Stored data entries
>> begin

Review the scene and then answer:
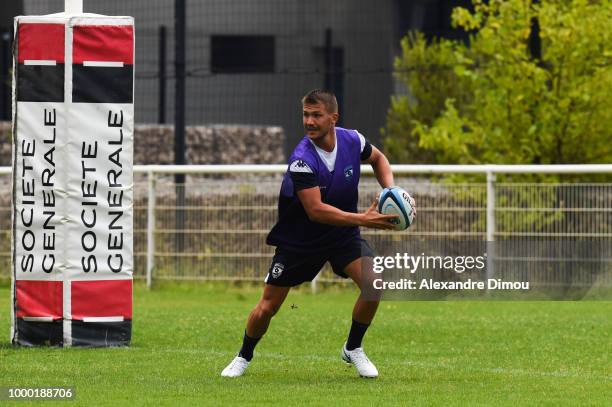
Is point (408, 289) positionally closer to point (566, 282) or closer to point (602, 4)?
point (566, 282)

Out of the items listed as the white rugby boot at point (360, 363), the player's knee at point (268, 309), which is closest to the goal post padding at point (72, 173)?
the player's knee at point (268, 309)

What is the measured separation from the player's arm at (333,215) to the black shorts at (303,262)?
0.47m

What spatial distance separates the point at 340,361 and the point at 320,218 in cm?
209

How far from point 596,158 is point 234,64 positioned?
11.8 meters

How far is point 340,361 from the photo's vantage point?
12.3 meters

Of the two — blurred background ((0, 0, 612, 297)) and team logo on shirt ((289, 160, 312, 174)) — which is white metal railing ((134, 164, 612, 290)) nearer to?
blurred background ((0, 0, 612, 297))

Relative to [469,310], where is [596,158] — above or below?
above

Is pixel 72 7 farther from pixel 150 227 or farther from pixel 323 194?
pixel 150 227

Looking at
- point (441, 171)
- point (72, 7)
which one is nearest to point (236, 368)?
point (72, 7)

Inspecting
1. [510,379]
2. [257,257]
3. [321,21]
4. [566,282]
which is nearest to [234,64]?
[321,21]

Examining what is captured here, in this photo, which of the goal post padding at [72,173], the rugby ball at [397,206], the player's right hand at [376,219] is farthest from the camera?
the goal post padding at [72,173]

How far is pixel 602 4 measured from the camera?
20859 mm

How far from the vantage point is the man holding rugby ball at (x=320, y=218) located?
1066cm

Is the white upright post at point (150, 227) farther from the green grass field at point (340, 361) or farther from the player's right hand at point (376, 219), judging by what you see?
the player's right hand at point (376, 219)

>> end

=== What is needed ===
Arrange everything from the record beginning with "Examining what is" down to the end of the records as a two-column CSV with the headers input and output. Give one row per record, placing its text and its answer each in a single quoted field with line breaks replaced by spaces.

=== Exercise output ===
input,output
"Examining what is captured here, in this photo, which of the goal post padding at [72,173], the rugby ball at [397,206], the player's right hand at [376,219] is farthest from the camera?","the goal post padding at [72,173]"
"How far is pixel 602 4 measured from the camera?","20859 mm"
"How far from the vantage point is the man holding rugby ball at (x=320, y=218) located?","1066cm"
"Is the white upright post at point (150, 227) farther from the green grass field at point (340, 361) or farther from the player's right hand at point (376, 219), judging by what you see?","the player's right hand at point (376, 219)"